O professor do Centro Universitário São Camilo exemplifica da seguinte maneira: equipes de Tecnologia da Informação (TI) atuam com facilidade no modelo remoto, assim como alguns escritórios de arquitetura, uma vez que cada profissional cuida de um projeto distinto. Quando se trata de colaboradores cuja atuação é tanto individual quanto coletiva, porém, a falta de interação — com a cultura organizacional e entre os que fazem parte da mesma equipe — gera um impacto específico no desenvolvimento do profissional.
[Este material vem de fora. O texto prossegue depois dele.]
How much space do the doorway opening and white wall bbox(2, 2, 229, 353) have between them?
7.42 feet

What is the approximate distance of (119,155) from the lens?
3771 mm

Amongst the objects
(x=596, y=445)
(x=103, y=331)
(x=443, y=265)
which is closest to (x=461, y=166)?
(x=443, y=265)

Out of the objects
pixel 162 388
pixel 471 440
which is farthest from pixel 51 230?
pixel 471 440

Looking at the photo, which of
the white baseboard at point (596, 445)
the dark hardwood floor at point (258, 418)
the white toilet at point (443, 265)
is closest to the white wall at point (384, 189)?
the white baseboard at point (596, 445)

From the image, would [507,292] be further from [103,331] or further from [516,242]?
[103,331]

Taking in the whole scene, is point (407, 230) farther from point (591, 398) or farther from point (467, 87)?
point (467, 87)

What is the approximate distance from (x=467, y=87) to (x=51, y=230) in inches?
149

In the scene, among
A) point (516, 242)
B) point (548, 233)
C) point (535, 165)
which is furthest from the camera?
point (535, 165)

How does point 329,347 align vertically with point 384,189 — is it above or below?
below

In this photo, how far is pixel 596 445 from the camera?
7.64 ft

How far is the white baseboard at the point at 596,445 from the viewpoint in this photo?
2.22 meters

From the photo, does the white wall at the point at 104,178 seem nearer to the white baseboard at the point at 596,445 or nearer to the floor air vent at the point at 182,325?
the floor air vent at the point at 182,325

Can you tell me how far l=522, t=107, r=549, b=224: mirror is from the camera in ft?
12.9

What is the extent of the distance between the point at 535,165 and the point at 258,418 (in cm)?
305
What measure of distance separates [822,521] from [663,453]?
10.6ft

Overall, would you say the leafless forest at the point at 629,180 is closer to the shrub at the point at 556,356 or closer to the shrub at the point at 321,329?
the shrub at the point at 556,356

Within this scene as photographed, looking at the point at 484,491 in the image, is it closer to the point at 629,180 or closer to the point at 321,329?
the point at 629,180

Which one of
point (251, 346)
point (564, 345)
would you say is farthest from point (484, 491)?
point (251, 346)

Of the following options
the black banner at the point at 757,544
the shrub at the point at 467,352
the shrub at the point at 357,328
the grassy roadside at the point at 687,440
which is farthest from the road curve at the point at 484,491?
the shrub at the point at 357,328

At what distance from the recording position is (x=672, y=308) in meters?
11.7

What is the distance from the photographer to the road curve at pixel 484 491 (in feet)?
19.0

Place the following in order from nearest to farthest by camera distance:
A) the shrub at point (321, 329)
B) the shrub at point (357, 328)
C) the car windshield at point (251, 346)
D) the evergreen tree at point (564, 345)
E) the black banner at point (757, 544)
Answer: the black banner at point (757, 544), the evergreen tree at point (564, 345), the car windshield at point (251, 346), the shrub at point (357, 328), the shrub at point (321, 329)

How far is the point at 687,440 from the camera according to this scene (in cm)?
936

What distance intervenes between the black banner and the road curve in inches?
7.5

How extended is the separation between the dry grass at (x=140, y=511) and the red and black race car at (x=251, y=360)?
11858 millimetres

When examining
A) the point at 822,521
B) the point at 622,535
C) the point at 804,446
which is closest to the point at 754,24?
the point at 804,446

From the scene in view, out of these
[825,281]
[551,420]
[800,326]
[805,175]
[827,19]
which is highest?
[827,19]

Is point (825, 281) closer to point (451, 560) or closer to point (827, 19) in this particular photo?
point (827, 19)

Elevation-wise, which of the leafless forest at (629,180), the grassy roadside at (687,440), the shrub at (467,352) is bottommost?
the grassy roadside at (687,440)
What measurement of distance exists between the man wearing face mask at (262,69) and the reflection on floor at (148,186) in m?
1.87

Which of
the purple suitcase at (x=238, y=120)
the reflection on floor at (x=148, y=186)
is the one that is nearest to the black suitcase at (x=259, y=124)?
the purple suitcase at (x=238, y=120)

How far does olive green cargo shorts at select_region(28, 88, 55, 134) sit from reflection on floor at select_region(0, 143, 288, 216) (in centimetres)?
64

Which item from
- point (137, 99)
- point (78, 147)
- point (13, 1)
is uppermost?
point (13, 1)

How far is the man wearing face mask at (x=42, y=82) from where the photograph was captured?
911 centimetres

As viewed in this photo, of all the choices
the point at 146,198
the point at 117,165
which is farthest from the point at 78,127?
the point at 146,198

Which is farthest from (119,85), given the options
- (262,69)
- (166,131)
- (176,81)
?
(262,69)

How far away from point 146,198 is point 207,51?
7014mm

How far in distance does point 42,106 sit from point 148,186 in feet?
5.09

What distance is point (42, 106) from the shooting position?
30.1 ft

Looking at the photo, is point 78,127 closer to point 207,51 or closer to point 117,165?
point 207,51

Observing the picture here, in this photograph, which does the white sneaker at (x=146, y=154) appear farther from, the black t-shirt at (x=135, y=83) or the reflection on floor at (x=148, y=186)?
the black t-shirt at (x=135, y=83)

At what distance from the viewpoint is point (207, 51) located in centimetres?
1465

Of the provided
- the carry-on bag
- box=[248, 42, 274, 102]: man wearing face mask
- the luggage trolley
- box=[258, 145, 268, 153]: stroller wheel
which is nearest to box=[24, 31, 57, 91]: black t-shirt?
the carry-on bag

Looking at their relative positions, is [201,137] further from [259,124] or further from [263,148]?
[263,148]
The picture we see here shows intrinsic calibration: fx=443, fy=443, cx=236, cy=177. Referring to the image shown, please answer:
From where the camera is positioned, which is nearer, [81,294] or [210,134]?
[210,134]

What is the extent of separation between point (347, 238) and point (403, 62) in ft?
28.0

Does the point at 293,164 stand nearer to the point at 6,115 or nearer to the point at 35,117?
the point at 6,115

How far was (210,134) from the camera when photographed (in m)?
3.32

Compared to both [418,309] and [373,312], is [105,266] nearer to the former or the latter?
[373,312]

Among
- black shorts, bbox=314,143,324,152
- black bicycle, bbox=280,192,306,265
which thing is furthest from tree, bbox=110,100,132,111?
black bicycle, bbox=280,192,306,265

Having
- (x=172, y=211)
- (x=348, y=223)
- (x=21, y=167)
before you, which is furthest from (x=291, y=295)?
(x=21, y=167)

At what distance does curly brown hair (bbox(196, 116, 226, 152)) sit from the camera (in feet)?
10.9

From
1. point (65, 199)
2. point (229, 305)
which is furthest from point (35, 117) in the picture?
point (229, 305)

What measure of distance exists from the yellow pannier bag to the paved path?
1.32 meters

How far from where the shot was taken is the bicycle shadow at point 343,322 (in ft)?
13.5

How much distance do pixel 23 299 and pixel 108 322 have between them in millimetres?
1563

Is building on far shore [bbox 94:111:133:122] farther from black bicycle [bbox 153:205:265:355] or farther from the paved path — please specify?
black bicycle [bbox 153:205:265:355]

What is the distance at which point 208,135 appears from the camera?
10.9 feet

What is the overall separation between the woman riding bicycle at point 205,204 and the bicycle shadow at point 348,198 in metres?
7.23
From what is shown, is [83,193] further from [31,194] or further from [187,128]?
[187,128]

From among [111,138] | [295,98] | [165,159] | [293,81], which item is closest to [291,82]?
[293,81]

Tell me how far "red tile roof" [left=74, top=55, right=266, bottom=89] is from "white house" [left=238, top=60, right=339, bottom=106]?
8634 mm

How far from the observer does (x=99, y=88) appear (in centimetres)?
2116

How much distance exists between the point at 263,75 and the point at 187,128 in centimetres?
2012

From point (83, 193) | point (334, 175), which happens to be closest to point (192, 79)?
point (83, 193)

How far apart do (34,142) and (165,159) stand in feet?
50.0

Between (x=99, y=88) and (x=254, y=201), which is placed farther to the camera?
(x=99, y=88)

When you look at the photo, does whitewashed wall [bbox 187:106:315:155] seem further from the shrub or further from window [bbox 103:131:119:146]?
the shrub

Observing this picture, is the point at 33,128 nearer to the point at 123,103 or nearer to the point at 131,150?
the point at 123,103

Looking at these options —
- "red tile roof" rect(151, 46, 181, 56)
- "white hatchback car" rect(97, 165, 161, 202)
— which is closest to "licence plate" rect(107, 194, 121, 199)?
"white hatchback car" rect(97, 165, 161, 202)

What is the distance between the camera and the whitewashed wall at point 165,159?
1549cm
“Há colaboradores com muita produtividade atuando no home office, mas que hoje têm dificuldade de apresentar projetos e interagir com o restante da equipe. Então, criou-se essa ‘bolha’ em que o desenvolvimento técnico pode ter sido impactado positivamente, e o comportamental negativamente”, explica.
Modelo ideal
Para o futuro, a expectativa é de que a cultura organizacional continue sendo um pilar importante para as empresas brasileiras e dite a forma como os funcionários serão recebidos — ou não — no escritório, os benefícios e suas atividades.
“Ouvir os funcionários e criar um ambiente de pertencimento são ações essenciais”, avalia Brito. “Vemos também muito espaço para crescimento do uso da inteligência artificial em diferentes setores, uma vez que 48% dizem não usar essa ferramenta no seu dia a dia, algo que deve ser muito explorado nos próximos anos.”
Já em relação ao formato de trabalho ideal, o general manager aposta em um equilíbrio, com alguns setores ainda operando de forma totalmente remota, como o de tecnologia, por exemplo, enquanto outros investem em melhorias em seus escritórios ou benefícios para reter os talentos no formato presencial, agregando qualidade de vida e praticidade para todos.
Para Simões, o trabalho híbrido é o que mais se aproxima de um modelo ideal para o mercado. Voltar integralmente ao presencial seria, em suas palavras, um “total retrocesso”, considerando os ganhos do home office constatados no pós-pandemia, como o apoio ao funcionário e a redução de custo para as empresas.
“Quando é apresentada para a alta gestão a intenção de retornar para o presencial, os custos de preparo da unidade, os custos de consumíveis, de vale-transporte, tudo isso entra na balança. Então, claro, isso vai depender também da área de atuação do colaborador. Seria necessário fazer uma análise do que é benéfico para ambas as partes, bem como o tipo de entrega e o quanto essa distância impacta ou não a atividade e o desenvolvimento do colaborador”, detalha.